▸ **Data listing**
══════════════════════════════
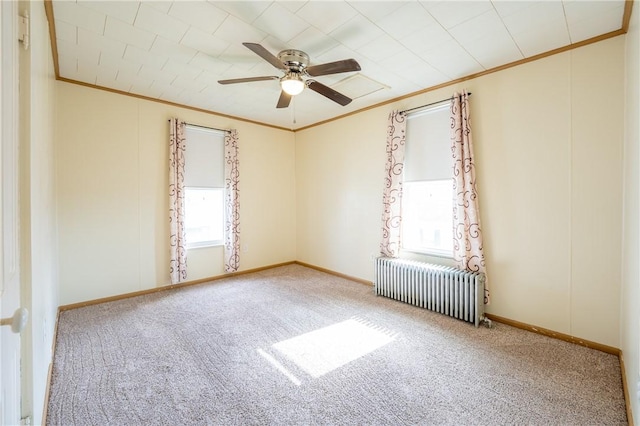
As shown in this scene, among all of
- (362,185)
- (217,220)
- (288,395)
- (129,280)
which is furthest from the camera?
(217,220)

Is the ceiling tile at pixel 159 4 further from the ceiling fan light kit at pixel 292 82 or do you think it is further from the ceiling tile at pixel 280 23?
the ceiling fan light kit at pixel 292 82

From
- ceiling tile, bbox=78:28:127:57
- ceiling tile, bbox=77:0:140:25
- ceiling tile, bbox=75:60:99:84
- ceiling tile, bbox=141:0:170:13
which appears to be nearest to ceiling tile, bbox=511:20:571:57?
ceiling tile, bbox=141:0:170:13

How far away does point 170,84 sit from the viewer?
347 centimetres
══════════════════════════════
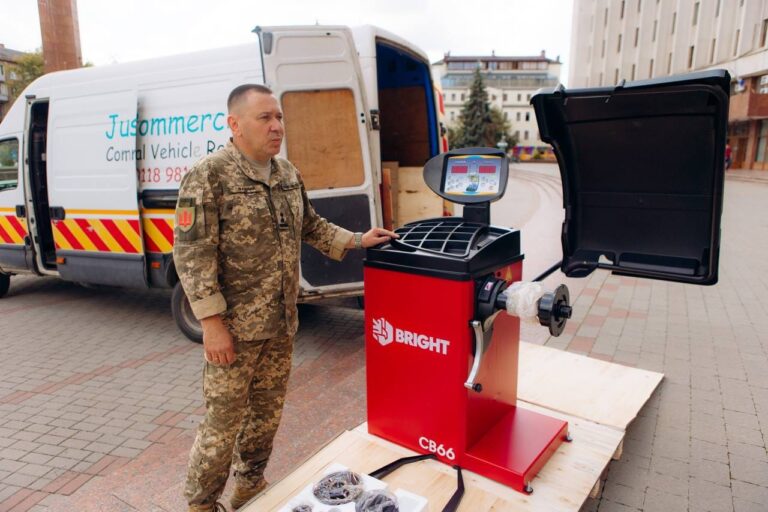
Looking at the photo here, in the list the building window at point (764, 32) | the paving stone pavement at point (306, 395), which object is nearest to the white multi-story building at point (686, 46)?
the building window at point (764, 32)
══════════════════════════════
Can you retype, unchanged, the records starting at the line that contains "How far away" and stopping after the line that contains "347 centimetres"?

How far away does point 170,84 sit from the viewer?
347 centimetres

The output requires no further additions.